We may not deal with the formal definition of ‘big data’ but it could definitely become ‘quite a lot of data’. Even if you are an experienced programmer, you had better make a valid assessment if you have the resources to deal with datasets in this magnitude. As part of the technical evaluation of the dataset, be sure that the data structure is available in a format you can work with, like csv, which lets you exploit the data with Excel spreadsheets, or use data analysis platforms like Python/Pandas, R or SQL.
I started looking for financial data at Quandl. The datasets which contain options information (mostly implied volatility daily and historical values) available for premium payment and have some free trial period. Some web pages where historical and daily option data (including several kinds of prices) can be found are: historical option data, OptionData.net and OptionCast (for daily data), optionmetrics, and Tick Data.
The CBOE (Chicago Board Options Exchange) page offers some relevant statistics, tools and education. But if you want the real thing you should follow the links to CBOE Livevol where options data and analysis/backtesting tools are available for a variety of prices. The prices for those datasets can start from several hundreds of dollars per year (for historical data), to several thousands, depending on the level of granularity, the quality of the data, the available tools which are included etc.

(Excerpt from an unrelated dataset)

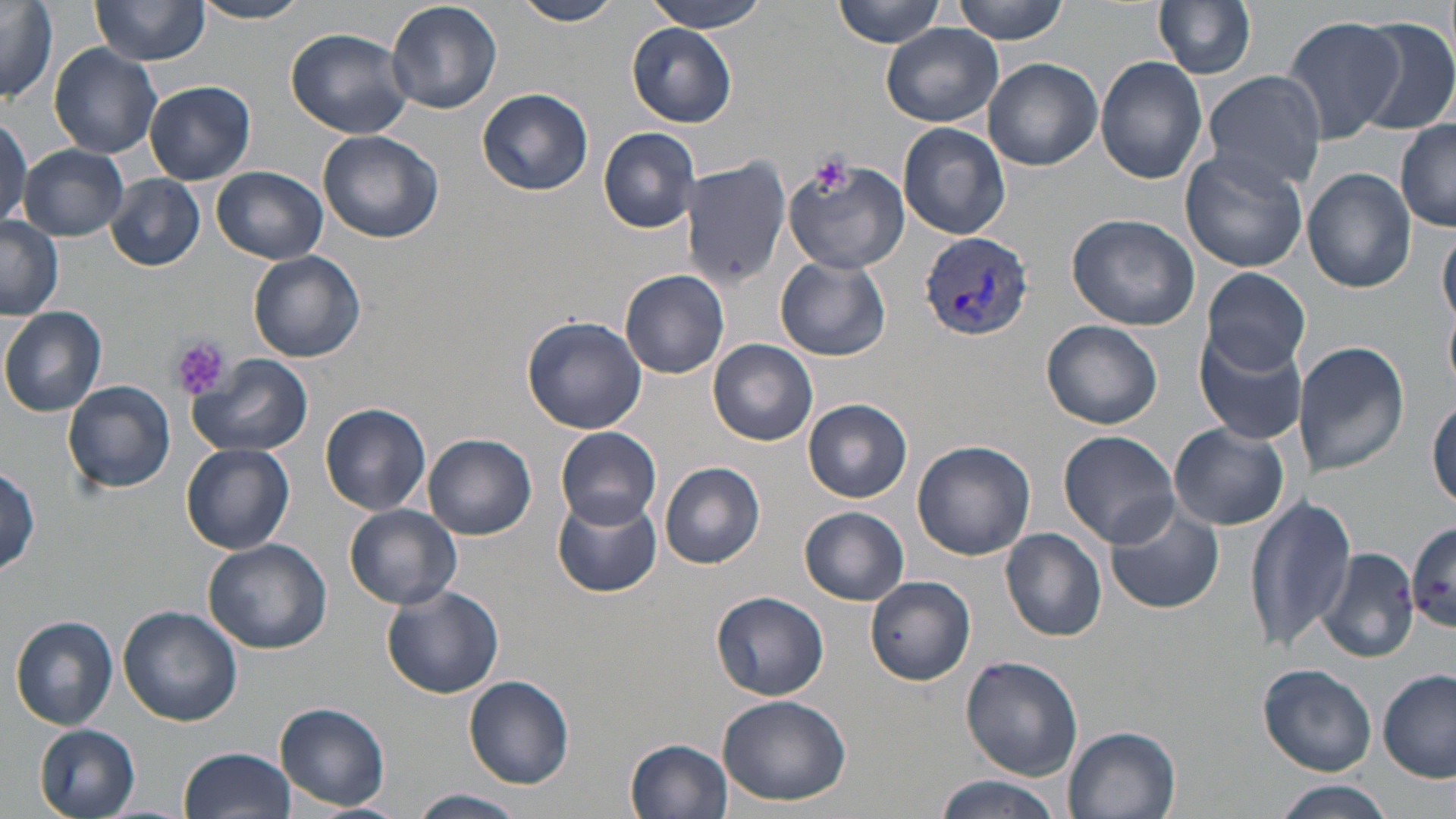
Approximate bounding boxes as (x1, y1, x2, y2) in pixels. Platelet locations: (808, 152, 851, 195), (167, 337, 229, 400). Uninfected red blood cell locations: (89, 0, 211, 66), (514, 0, 621, 25), (646, 0, 770, 33), (832, 0, 948, 48), (953, 0, 1070, 42), (1154, 0, 1257, 80), (191, 1, 312, 24), (385, 1, 501, 114), (0, 2, 59, 104), (1281, 16, 1402, 144), (1351, 17, 1456, 136), (882, 24, 1003, 128), (627, 26, 737, 127), (286, 28, 413, 138), (49, 43, 162, 158), (1096, 56, 1208, 183), (983, 59, 1103, 170), (1204, 72, 1325, 191), (146, 79, 255, 184), (479, 88, 594, 196), (0, 116, 30, 227), (1395, 122, 1456, 231), (897, 123, 1010, 239), (599, 127, 700, 233), (318, 129, 444, 244), (20, 145, 129, 240), (1182, 149, 1309, 275), (680, 154, 792, 288), (782, 156, 909, 274), (21, 161, 202, 258), (210, 165, 327, 265), (1302, 169, 1415, 294), (105, 174, 206, 271), (1067, 210, 1202, 331), (0, 217, 63, 322), (1439, 227, 1456, 326), (248, 250, 366, 364), (776, 256, 891, 362), (1202, 267, 1310, 376), (621, 269, 730, 379), (0, 307, 107, 416), (523, 316, 647, 432), (1041, 320, 1164, 430), (1194, 330, 1306, 444), (709, 339, 818, 446), (1295, 341, 1411, 479), (188, 354, 312, 459), (63, 379, 177, 494), (804, 399, 911, 503), (1429, 400, 1456, 508), (320, 402, 432, 516), (1169, 423, 1288, 530), (556, 426, 662, 528), (1059, 431, 1180, 547), (425, 434, 536, 541), (912, 440, 1035, 559), (181, 444, 294, 554), (661, 461, 768, 569), (0, 466, 44, 577), (551, 492, 662, 597), (1245, 498, 1355, 652), (1105, 503, 1225, 614), (343, 504, 462, 610), (799, 507, 910, 604), (1407, 522, 1456, 632), (1000, 528, 1108, 641), (204, 539, 331, 655), (1317, 546, 1420, 661), (865, 577, 974, 686), (380, 583, 506, 698), (711, 591, 830, 701), (119, 606, 242, 726), (10, 616, 119, 730), (960, 656, 1083, 779), (1259, 663, 1378, 777), (1379, 669, 1455, 782), (463, 674, 575, 789), (719, 693, 852, 806), (275, 702, 390, 813), (35, 724, 141, 818), (1064, 726, 1182, 819), (625, 737, 733, 818), (182, 747, 296, 819), (933, 776, 1062, 819), (1271, 780, 1397, 818), (410, 789, 527, 819), (299, 803, 407, 819). Plasmodium vivax-infected red blood cell locations: (919, 232, 1033, 344). Slide-level diagnosis: Plasmodium vivax. Captured at 1000x magnification. One field of a larger specimen. Thin blood smear. Light microscopy. Image is 1456×819 pixels. May-Grünwald-Giemsa-stained preparation.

You can also check with your online broker for extra data and tools. InterActive Broker, for example, offers several hundreds of 3rd party solutions which could be relevant to this issue. Since we are talking about a large amount of data, you should check whether the data were adjusted to changes (or mistakes) that might occur over time or just reflecting the regular day to day trading (‘raw data’).
In case you want to check deeper (and find better and more suitable options), there are forums where discussions are conducted on these matter, for example elite trader and stack exchange.